大阪桐蔭とガチで打撃戦。府立校・大冠は地元中学の軟式出身者が主役 (4ページ目)

  • 谷上史朗●文 text by Tanigami Shiro
  • photo by Kyodo News

 ただ練習時間は、平日は3時間半程度で、フリーバッティングは他部との兼ね合いもあり朝練でしか行なえない。そこで「スペースを見つけたらとにかく振る」(東山監督)と、工夫を重ねてきた。
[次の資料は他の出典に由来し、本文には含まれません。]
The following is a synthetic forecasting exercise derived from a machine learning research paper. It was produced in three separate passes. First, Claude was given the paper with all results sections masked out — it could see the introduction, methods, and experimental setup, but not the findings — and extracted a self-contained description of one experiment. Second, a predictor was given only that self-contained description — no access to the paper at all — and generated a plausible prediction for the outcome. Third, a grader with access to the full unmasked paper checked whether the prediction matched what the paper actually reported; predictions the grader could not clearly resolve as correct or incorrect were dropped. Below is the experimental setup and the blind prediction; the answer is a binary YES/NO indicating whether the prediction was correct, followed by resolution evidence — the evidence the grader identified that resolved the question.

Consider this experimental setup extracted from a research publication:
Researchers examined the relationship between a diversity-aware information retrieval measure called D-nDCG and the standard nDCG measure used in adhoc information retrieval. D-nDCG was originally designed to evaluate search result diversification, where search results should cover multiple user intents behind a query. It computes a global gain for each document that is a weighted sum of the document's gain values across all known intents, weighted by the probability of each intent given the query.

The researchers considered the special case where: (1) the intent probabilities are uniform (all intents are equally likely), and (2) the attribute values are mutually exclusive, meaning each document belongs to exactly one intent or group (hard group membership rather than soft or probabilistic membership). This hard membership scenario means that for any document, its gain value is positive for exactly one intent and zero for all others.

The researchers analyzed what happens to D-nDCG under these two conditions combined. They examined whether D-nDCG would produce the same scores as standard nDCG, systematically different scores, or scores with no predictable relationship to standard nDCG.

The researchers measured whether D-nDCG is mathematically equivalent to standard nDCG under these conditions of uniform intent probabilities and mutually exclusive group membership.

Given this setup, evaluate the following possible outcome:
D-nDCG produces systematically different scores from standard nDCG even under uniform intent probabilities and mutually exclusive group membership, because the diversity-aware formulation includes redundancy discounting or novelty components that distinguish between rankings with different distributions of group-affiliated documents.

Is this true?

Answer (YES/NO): NO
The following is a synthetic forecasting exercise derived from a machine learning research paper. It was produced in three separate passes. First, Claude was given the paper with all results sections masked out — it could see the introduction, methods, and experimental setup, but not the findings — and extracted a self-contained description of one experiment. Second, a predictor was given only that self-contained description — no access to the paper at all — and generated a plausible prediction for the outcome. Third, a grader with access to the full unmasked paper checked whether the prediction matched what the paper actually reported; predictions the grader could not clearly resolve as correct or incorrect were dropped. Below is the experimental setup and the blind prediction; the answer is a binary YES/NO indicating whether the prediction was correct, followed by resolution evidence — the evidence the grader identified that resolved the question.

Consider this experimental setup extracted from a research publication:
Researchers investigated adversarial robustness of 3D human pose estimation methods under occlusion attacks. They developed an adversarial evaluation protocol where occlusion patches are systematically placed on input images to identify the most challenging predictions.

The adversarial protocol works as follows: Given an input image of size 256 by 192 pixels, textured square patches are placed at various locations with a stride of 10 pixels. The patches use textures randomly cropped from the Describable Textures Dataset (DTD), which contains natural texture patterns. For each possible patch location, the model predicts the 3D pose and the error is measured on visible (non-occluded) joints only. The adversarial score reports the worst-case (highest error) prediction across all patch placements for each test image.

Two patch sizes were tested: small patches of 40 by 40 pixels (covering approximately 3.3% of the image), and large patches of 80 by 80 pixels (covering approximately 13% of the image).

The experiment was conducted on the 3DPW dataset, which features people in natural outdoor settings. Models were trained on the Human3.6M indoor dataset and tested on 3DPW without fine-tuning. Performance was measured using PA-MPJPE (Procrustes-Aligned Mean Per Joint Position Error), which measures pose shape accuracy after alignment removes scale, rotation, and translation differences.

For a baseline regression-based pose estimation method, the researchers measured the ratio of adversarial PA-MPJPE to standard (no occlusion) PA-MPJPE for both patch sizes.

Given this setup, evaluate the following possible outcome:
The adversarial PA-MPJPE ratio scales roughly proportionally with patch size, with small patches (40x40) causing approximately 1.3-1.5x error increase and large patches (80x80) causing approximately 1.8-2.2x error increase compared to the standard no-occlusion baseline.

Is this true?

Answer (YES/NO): NO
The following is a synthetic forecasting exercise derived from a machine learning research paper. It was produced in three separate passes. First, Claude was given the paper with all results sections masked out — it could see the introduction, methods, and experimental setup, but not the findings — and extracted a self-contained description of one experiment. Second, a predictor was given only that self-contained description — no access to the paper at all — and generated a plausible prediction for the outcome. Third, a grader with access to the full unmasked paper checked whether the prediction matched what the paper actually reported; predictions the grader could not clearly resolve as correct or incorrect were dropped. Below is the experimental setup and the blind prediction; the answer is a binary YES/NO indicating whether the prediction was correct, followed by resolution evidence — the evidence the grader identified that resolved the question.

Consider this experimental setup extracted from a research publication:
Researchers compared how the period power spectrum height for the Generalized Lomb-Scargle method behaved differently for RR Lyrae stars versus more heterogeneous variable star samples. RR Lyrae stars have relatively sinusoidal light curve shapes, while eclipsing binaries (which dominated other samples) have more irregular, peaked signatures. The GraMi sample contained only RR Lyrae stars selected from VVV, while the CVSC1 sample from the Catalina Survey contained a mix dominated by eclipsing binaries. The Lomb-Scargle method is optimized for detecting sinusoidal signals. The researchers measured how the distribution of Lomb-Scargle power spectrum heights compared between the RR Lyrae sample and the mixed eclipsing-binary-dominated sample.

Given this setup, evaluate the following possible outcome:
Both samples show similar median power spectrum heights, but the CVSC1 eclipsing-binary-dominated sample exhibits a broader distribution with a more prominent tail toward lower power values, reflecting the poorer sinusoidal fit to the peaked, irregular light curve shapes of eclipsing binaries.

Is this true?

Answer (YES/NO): NO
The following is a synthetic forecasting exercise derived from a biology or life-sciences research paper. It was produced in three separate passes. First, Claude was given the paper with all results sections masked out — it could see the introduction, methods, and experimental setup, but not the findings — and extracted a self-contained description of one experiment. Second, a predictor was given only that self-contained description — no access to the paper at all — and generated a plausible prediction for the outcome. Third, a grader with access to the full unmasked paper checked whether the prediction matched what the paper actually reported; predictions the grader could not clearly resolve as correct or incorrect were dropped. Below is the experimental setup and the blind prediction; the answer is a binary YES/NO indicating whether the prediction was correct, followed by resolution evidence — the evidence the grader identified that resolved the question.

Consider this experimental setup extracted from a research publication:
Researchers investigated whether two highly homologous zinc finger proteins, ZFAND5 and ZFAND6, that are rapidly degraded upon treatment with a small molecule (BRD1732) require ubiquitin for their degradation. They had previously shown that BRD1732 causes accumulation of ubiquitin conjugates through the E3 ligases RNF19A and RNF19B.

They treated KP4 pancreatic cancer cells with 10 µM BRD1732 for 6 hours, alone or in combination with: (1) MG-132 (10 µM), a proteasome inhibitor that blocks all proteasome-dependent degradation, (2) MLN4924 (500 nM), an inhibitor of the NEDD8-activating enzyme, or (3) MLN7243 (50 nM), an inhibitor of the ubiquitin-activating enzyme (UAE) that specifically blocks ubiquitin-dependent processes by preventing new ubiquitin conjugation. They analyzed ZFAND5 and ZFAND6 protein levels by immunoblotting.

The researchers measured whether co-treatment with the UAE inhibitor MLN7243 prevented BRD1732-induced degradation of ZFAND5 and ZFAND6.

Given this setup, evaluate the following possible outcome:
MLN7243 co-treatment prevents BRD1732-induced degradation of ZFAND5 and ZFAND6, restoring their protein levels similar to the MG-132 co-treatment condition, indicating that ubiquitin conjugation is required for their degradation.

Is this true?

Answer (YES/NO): NO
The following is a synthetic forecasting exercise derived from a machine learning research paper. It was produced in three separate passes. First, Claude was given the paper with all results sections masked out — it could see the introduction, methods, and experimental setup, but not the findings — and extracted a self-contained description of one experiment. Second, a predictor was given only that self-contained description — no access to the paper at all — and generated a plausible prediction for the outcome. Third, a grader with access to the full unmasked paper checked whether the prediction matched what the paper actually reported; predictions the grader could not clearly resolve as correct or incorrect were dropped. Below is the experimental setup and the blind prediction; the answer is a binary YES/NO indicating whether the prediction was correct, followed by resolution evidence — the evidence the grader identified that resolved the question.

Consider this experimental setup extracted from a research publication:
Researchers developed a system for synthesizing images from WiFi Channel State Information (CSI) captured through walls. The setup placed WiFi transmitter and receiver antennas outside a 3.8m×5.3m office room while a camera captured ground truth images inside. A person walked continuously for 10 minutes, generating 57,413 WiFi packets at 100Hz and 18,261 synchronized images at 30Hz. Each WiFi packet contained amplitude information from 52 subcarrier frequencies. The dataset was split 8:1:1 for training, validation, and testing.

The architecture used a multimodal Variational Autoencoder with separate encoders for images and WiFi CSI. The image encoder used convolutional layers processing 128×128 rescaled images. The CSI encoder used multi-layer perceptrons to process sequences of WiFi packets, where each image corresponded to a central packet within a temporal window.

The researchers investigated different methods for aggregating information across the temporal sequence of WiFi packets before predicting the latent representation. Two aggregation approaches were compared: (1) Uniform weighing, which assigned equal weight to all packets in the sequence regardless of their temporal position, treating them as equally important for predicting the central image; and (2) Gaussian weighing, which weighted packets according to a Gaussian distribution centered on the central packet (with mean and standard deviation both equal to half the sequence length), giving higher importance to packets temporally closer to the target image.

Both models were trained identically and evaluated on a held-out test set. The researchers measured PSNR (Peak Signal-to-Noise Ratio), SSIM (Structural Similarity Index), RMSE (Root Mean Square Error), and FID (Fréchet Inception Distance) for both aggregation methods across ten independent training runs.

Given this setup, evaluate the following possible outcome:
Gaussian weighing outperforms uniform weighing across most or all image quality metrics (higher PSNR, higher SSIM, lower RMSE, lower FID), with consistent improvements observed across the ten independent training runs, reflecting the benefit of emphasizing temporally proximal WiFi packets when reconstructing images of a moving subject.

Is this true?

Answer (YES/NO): NO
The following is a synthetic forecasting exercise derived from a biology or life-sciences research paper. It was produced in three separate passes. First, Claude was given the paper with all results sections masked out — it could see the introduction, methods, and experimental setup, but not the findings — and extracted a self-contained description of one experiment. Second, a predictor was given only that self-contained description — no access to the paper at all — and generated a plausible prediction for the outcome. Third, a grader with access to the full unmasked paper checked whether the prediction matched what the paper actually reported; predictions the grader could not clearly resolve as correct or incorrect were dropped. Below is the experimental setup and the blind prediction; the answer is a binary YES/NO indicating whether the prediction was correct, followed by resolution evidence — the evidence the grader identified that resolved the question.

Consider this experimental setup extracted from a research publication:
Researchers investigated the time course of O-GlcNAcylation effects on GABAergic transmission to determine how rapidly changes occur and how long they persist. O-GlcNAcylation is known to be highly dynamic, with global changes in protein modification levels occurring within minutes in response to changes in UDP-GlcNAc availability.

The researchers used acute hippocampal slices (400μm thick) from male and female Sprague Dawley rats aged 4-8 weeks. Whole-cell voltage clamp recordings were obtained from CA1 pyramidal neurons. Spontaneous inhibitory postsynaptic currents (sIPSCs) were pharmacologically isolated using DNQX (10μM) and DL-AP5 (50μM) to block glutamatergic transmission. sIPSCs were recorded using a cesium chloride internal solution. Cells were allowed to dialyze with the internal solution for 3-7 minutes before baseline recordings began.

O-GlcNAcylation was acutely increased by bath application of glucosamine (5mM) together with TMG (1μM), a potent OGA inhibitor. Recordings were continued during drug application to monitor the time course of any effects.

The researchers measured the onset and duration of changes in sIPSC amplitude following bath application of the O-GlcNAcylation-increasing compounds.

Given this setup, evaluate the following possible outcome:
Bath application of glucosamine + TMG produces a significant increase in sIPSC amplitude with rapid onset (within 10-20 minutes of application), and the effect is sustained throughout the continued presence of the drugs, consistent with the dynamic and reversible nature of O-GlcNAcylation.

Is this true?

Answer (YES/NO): NO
 たとえば、大冠には"10種類の素振り"というメニューがある。これは10種それぞれに体重移動やインサイドアウトのスイング軌道など、目的を定めてスイングする練習だ。バットも長尺、短尺、打ち込み用の重量バット(金属)、鉄のバット、さらに不要になったバットに針金を巻きつけたものなど、何種類かのバットを使い分けながら、平日は1000本、土日は2000本の素振りを続けてきた。

 その結果、各選手のヘッドスピードは格段に上がった。東山監督は言う。

「ヘッドスピードが上がると、飛距離が出るのはもちろんだけど、ボールを待てるし、長くボールを見られるから見極めもよくなる」

 食事に対する意識改革にも取り組んだ。振って、食べて......パワフルなバッティングをつくり上げていった。

 今回のレギュラーメンバーを見ても、中学時代に硬式のチームでプレーしていたのは2人だけ。大半は中学校の野球部に所属していた軟式出身者だ。ただ、部員数は常に100人前後の大所帯。大会直前まで全員が同じメニューの練習をすることも人気の秘訣になっている。

 また、父兄向けに野球部の魅力や活動報告を兼ねた『ワインドアップ』という野球部新聞をマネージャーが作成しており、これを近隣中学校の野球部にも配布。こうした地道な活動が部員確保につながっている。